EXERCISE DESCRIPTION — Reproduce the listing below word for word and exclude any picture.

DATA TO PROCESS —
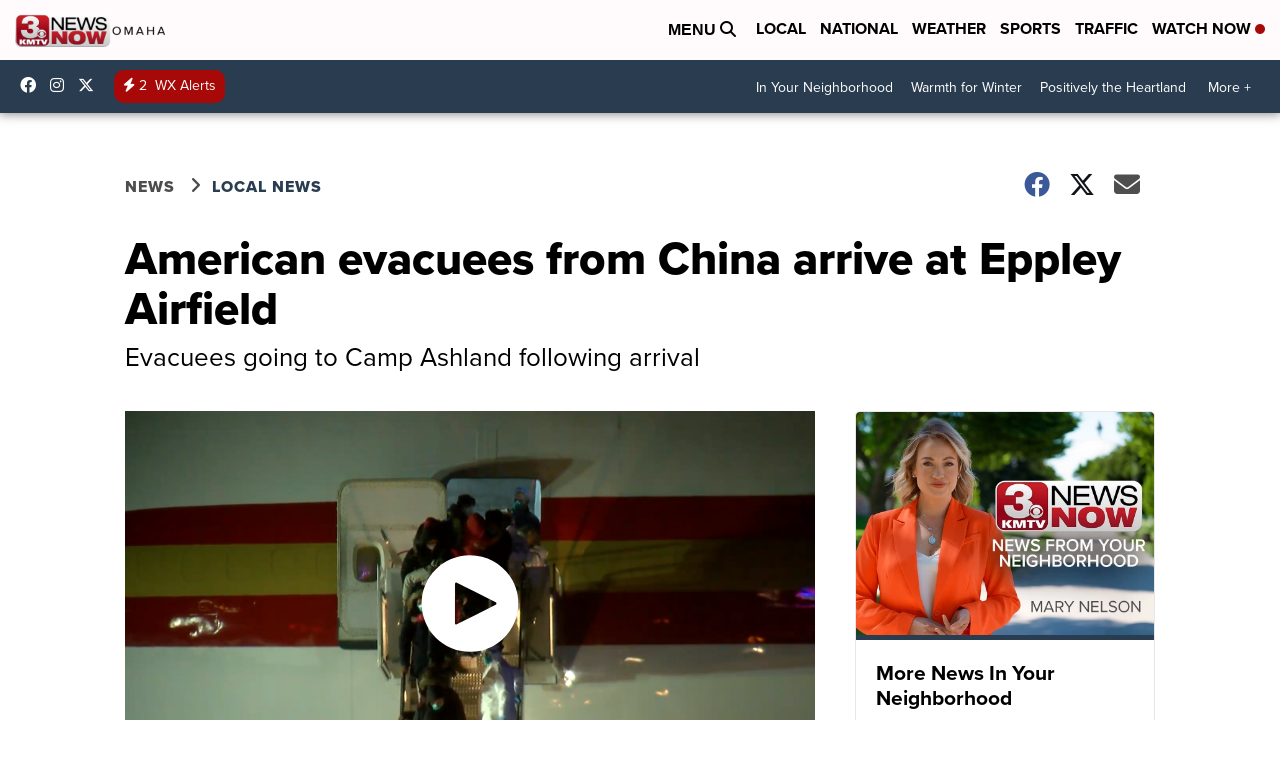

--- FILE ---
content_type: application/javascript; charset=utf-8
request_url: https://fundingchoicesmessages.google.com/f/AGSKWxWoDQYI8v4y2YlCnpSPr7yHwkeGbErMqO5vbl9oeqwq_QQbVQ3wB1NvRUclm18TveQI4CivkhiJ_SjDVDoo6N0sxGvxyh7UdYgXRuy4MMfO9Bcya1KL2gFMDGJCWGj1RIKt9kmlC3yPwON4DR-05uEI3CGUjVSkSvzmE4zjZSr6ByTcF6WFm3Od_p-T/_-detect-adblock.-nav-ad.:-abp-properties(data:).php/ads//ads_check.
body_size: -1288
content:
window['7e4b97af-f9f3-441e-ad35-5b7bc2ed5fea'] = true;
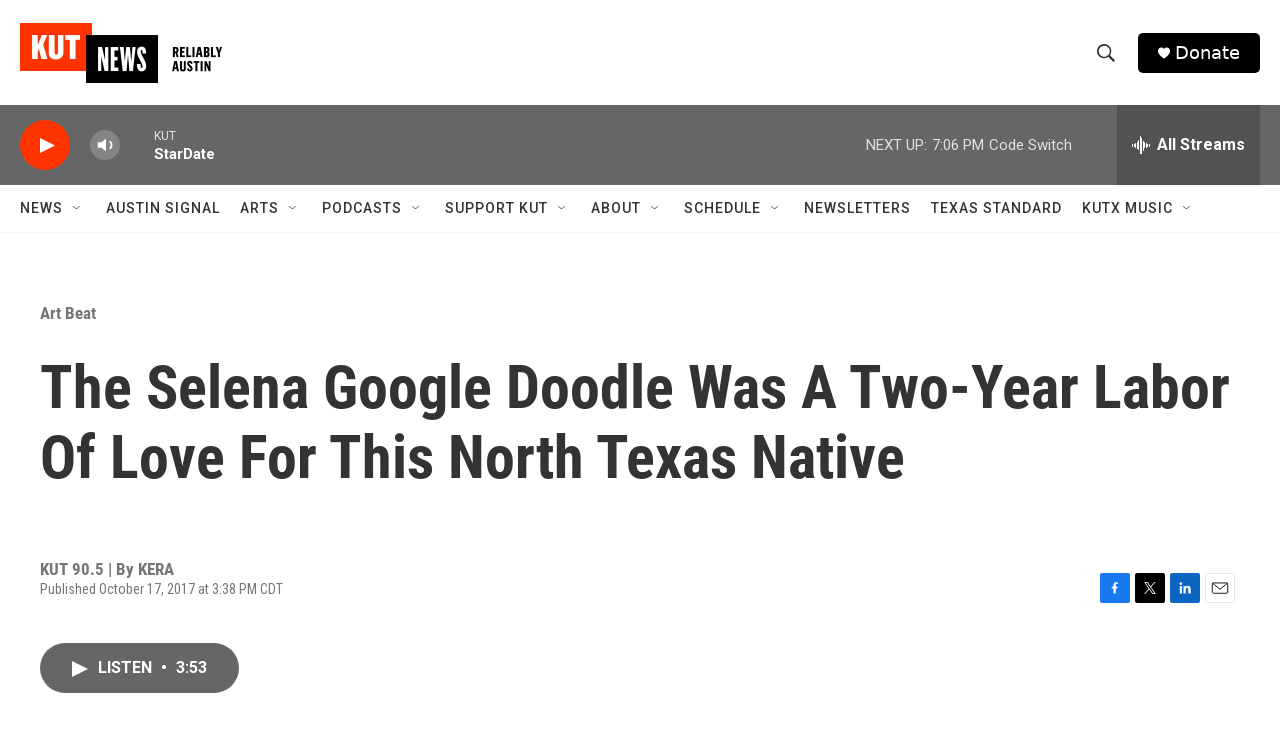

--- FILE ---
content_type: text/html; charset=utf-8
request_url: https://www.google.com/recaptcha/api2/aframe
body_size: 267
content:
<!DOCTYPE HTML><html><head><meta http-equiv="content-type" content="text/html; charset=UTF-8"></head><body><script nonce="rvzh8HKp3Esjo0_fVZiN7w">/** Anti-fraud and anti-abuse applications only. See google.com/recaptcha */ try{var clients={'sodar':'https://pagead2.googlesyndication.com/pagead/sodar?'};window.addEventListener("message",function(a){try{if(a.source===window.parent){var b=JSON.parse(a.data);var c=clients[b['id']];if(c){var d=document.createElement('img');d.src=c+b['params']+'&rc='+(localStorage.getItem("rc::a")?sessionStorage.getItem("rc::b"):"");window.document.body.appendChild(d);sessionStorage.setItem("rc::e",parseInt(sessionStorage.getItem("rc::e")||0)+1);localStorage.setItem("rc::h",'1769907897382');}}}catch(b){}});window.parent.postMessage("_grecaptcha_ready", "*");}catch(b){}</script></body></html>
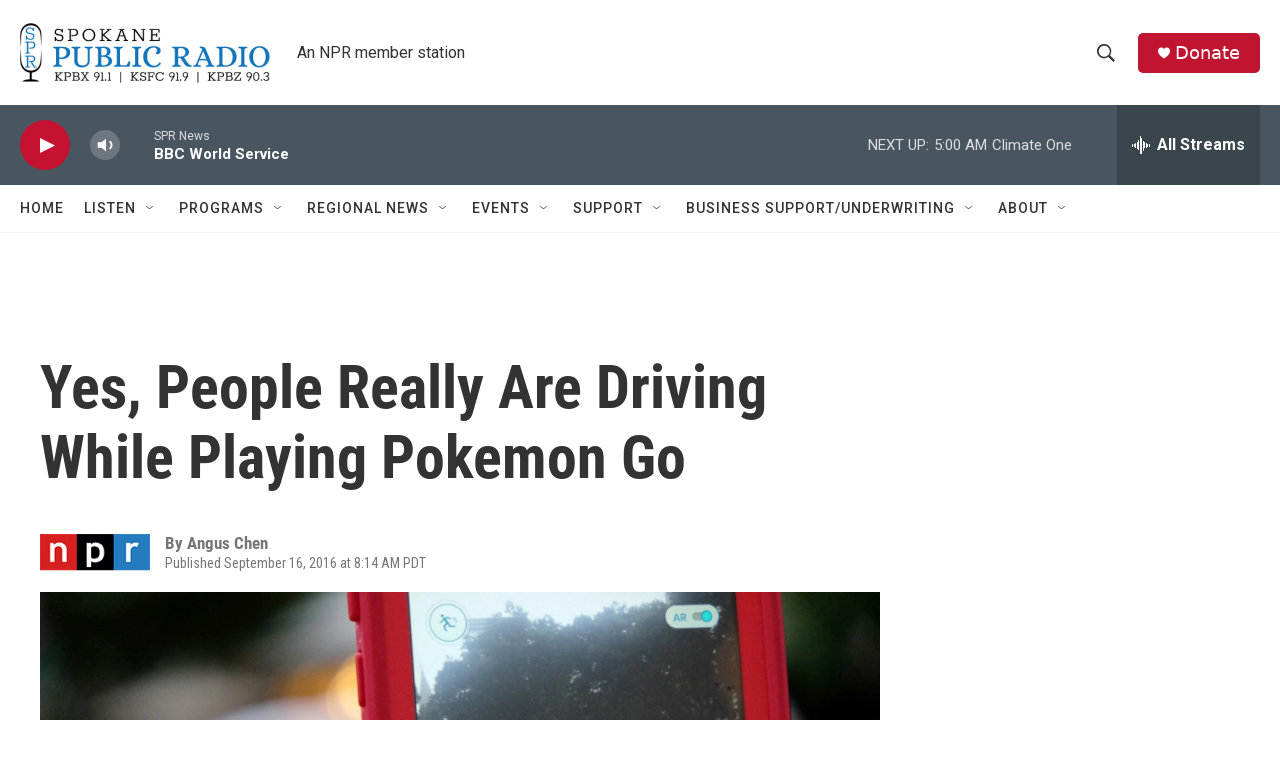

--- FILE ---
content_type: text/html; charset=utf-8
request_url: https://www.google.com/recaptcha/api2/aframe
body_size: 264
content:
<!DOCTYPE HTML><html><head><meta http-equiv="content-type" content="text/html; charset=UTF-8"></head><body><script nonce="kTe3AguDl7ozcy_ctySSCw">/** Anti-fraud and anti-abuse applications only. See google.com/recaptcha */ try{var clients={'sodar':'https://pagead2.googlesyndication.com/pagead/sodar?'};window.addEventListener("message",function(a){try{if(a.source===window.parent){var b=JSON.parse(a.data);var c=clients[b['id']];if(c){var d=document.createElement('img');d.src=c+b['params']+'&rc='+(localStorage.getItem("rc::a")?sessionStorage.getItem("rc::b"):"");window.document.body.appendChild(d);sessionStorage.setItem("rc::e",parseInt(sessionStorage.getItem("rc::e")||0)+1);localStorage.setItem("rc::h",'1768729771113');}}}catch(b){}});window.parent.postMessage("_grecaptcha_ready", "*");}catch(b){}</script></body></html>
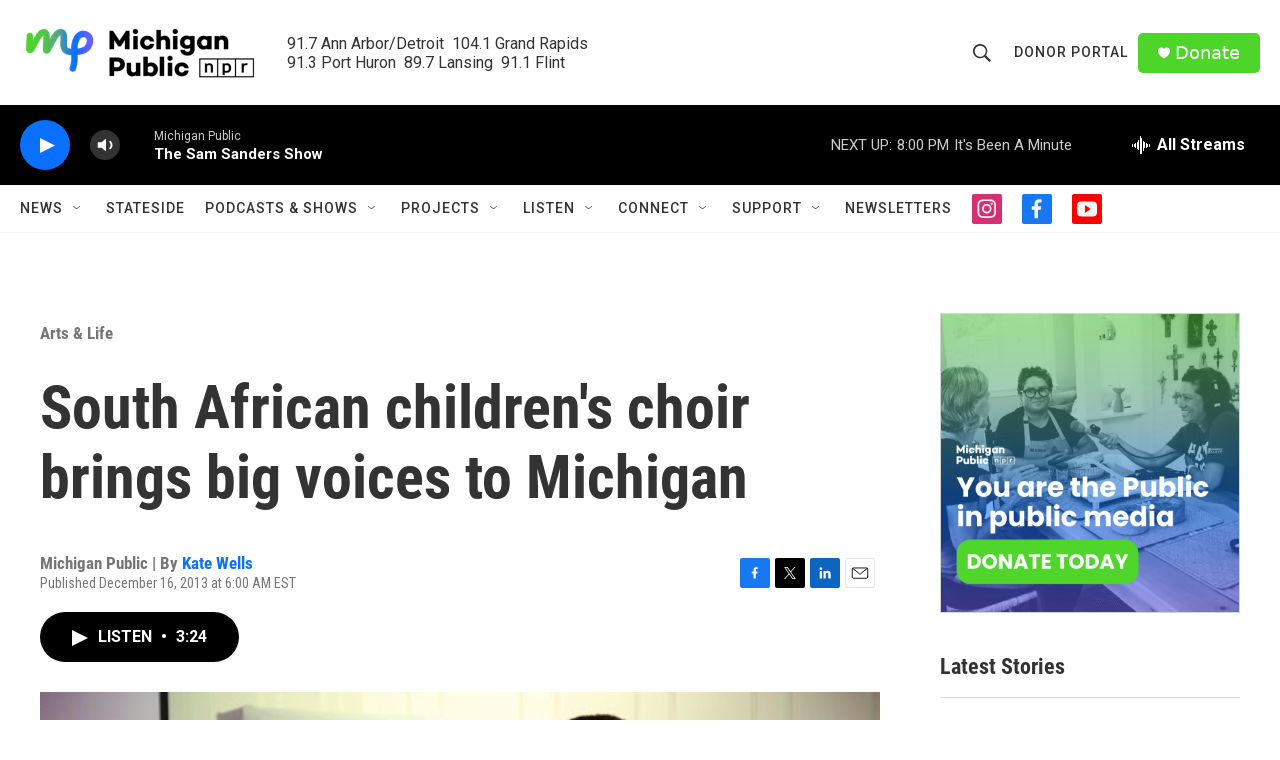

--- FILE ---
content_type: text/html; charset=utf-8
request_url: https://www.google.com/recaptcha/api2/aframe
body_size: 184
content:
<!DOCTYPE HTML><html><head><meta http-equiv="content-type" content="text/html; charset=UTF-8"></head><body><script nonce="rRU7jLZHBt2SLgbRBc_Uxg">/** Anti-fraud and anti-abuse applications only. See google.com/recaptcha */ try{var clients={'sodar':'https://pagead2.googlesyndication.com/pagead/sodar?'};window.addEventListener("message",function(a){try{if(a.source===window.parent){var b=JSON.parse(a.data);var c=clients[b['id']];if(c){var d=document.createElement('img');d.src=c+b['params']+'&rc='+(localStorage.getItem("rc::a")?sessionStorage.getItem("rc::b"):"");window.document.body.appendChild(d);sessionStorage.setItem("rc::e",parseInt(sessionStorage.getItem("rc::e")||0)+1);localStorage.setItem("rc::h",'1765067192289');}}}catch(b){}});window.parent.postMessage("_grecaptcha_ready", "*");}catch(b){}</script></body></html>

EXPECTED ANSWER —
--- FILE ---
content_type: application/javascript; charset=utf-8
request_url: https://fundingchoicesmessages.google.com/f/AGSKWxWoDQYI8v4y2YlCnpSPr7yHwkeGbErMqO5vbl9oeqwq_QQbVQ3wB1NvRUclm18TveQI4CivkhiJ_SjDVDoo6N0sxGvxyh7UdYgXRuy4MMfO9Bcya1KL2gFMDGJCWGj1RIKt9kmlC3yPwON4DR-05uEI3CGUjVSkSvzmE4zjZSr6ByTcF6WFm3Od_p-T/_-detect-adblock.-nav-ad.:-abp-properties(data:).php/ads//ads_check.
body_size: -1288
content:
window['7e4b97af-f9f3-441e-ad35-5b7bc2ed5fea'] = true;

--- FILE ---
content_type: text/html; charset=utf-8
request_url: https://www.google.com/recaptcha/api2/aframe
body_size: 267
content:
<!DOCTYPE HTML><html><head><meta http-equiv="content-type" content="text/html; charset=UTF-8"></head><body><script nonce="rvzh8HKp3Esjo0_fVZiN7w">/** Anti-fraud and anti-abuse applications only. See google.com/recaptcha */ try{var clients={'sodar':'https://pagead2.googlesyndication.com/pagead/sodar?'};window.addEventListener("message",function(a){try{if(a.source===window.parent){var b=JSON.parse(a.data);var c=clients[b['id']];if(c){var d=document.createElement('img');d.src=c+b['params']+'&rc='+(localStorage.getItem("rc::a")?sessionStorage.getItem("rc::b"):"");window.document.body.appendChild(d);sessionStorage.setItem("rc::e",parseInt(sessionStorage.getItem("rc::e")||0)+1);localStorage.setItem("rc::h",'1769907897382');}}}catch(b){}});window.parent.postMessage("_grecaptcha_ready", "*");}catch(b){}</script></body></html>

--- FILE ---
content_type: text/html; charset=utf-8
request_url: https://www.google.com/recaptcha/api2/aframe
body_size: 264
content:
<!DOCTYPE HTML><html><head><meta http-equiv="content-type" content="text/html; charset=UTF-8"></head><body><script nonce="kTe3AguDl7ozcy_ctySSCw">/** Anti-fraud and anti-abuse applications only. See google.com/recaptcha */ try{var clients={'sodar':'https://pagead2.googlesyndication.com/pagead/sodar?'};window.addEventListener("message",function(a){try{if(a.source===window.parent){var b=JSON.parse(a.data);var c=clients[b['id']];if(c){var d=document.createElement('img');d.src=c+b['params']+'&rc='+(localStorage.getItem("rc::a")?sessionStorage.getItem("rc::b"):"");window.document.body.appendChild(d);sessionStorage.setItem("rc::e",parseInt(sessionStorage.getItem("rc::e")||0)+1);localStorage.setItem("rc::h",'1768729771113');}}}catch(b){}});window.parent.postMessage("_grecaptcha_ready", "*");}catch(b){}</script></body></html>

--- FILE ---
content_type: text/html; charset=utf-8
request_url: https://www.google.com/recaptcha/api2/aframe
body_size: 184
content:
<!DOCTYPE HTML><html><head><meta http-equiv="content-type" content="text/html; charset=UTF-8"></head><body><script nonce="rRU7jLZHBt2SLgbRBc_Uxg">/** Anti-fraud and anti-abuse applications only. See google.com/recaptcha */ try{var clients={'sodar':'https://pagead2.googlesyndication.com/pagead/sodar?'};window.addEventListener("message",function(a){try{if(a.source===window.parent){var b=JSON.parse(a.data);var c=clients[b['id']];if(c){var d=document.createElement('img');d.src=c+b['params']+'&rc='+(localStorage.getItem("rc::a")?sessionStorage.getItem("rc::b"):"");window.document.body.appendChild(d);sessionStorage.setItem("rc::e",parseInt(sessionStorage.getItem("rc::e")||0)+1);localStorage.setItem("rc::h",'1765067192289');}}}catch(b){}});window.parent.postMessage("_grecaptcha_ready", "*");}catch(b){}</script></body></html>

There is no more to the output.